Ah – so the idea of coordinate rotation was right, but in my particular case I should be leaving the x-axis alone (in general I should rotate to make whatever vector I had in front simple, but since it was already i I don't need to do anything there), and then simply taking the x-component of a = (a,b,c) because the orthogonal components should have no effect? (And yes, I did mean the volume integral over the ball.) Trying this on the exponential problem I originally gave, x exp(ax+by+cz), I get ${\displaystyle \int _{B}(\mathbf {i} \cdot \mathbf {r} )\exp(\mathbf {a} \cdot \mathbf {r} )d\mathbf {r} =a\int _{B}(x\exp x)d\mathbf {r} =2\pi a\int _{r=0}^{1}\int _{\theta =0}^{\pi }(r^{3}\cos \theta \sin \theta )\exp(r\cos \theta )d\theta dr=2\pi a\int _{r=0}^{1}[r\exp(r\cos \theta )(1-r\cos \theta )]_{\theta =0}^{\pi }dr}$ (rotation invariance should let me simplify things a little by setting up spherical coordinates "sideways" so that the x-axis points upwards, so that I can take x = r cos θ), and then after some algebra I got ${\displaystyle 2\pi a({\frac {e^{2}-7}{e}})}$. That agrees with pma's general answer: as expected it only depends on ${\displaystyle \mathbf {a} \cdot \mathbf {i} =a}$. I notice that Ruslik0's answer depends on |a| and hence the other components of a as well: is that because he is integrating over the unit sphere instead? Double sharp (talk) 07:43, 27 August 2019 (UTC)
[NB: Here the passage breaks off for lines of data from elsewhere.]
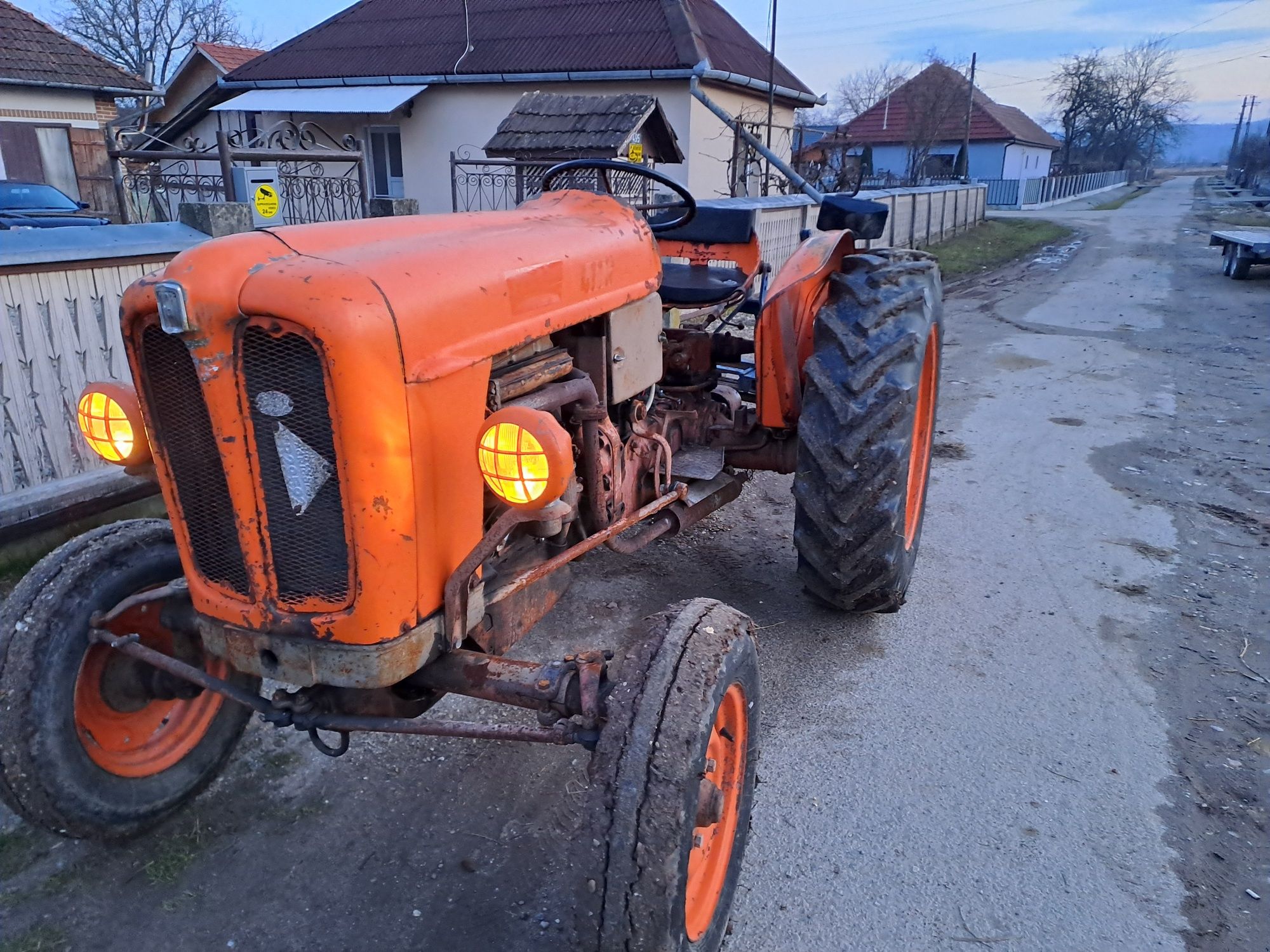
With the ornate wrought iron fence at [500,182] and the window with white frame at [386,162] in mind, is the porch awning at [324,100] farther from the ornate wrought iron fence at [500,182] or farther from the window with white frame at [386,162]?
the ornate wrought iron fence at [500,182]

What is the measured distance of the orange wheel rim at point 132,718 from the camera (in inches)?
93.4

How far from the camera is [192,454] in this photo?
1992 mm

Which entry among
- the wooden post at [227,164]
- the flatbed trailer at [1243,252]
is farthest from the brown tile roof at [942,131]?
the wooden post at [227,164]

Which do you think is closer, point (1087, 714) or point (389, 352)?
point (389, 352)

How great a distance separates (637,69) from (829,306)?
11824 mm

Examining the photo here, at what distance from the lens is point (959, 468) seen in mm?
5625

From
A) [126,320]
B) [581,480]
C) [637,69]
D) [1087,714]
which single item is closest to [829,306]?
[581,480]

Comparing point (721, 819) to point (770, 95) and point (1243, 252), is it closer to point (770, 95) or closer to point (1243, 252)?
point (770, 95)

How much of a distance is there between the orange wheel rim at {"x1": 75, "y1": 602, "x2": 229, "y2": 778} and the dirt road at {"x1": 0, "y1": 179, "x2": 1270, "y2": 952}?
22cm

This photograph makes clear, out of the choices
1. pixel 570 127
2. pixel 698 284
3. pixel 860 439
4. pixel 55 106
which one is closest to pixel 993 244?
pixel 570 127

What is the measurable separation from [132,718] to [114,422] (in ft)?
2.96

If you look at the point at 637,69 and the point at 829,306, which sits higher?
the point at 637,69

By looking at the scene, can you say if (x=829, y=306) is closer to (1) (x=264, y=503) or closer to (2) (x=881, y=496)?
(2) (x=881, y=496)

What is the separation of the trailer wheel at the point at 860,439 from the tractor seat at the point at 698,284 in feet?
1.83
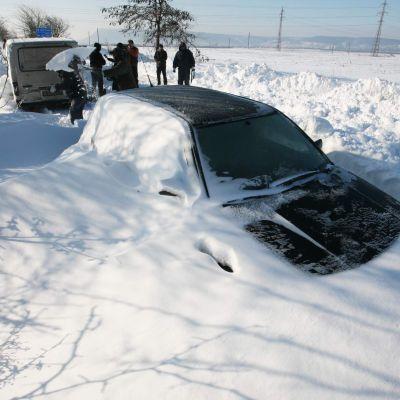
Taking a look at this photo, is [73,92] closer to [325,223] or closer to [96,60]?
[96,60]

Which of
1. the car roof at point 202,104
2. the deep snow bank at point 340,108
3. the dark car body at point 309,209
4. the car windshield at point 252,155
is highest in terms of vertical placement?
the car roof at point 202,104

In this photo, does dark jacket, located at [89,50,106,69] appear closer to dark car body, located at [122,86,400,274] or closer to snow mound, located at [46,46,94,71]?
snow mound, located at [46,46,94,71]

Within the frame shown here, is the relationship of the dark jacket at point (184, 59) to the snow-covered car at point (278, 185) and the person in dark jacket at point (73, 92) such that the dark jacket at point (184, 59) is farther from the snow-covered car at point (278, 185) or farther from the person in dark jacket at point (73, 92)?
the snow-covered car at point (278, 185)

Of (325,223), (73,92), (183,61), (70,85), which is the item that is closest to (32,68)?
(70,85)

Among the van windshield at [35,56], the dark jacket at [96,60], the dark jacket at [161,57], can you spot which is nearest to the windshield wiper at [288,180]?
the dark jacket at [96,60]

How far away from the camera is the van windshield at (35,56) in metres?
9.01

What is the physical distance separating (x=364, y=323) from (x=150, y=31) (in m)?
15.2

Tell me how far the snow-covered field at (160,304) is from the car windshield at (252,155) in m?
0.35

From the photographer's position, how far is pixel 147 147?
139 inches

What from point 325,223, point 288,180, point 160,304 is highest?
point 288,180

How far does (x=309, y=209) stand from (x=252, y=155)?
31.7 inches

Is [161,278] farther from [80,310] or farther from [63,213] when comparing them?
[63,213]

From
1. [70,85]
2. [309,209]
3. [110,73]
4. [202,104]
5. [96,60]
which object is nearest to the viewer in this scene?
[309,209]

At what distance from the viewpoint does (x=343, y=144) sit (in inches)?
232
This is because your result is wrong. The correct one will be:

${\displaystyle \int \limits _{|\mathbf {r} |\leq 1}(\mathbf {rb} )\exp(\mathbf {ar} )dV={\frac {d}{d\lambda }}\left[\int \limits _{|\mathbf {r} |\leq 1}\exp(\lambda \mathbf {br} +\mathbf {ar} )dV\right]_{\lambda =0}=4\pi {\frac {d}{d\lambda }}\left[\int \limits _{0}^{1}r{\frac {\sinh r|\lambda \mathbf {b} +\mathbf {a} |}{|\lambda \mathbf {b} +\mathbf {a} |}}dr\right]_{\lambda =0}=4\pi {\frac {d}{d\lambda }}\left[{\frac {\cosh |\lambda \mathbf {b} +\mathbf {a} |}{|\lambda \mathbf {b} +\mathbf {a} |^{2}}}-{\frac {\sinh |\lambda \mathbf {b} +\mathbf {a} |}{|\lambda \mathbf {b} +\mathbf {a} |^{3}}}\right]_{\lambda =0}=4\pi {\frac {(|\mathbf {a} |^{2}+3)\sinh |\mathbf {a} |-3|\mathbf {a} |\cosh |\mathbf {a} |}{|\mathbf {a} |^{5}}}(\mathbf {ab} ).}$

Ruslik_Zero 17:59, 27 August 2019 (UTC)

@Ruslik0: Yeah, that does make a lot more sense: thank you for your help! I'll try the one with a cosine and come back with an answer. Double sharp (talk) 07:03, 28 August 2019 (UTC)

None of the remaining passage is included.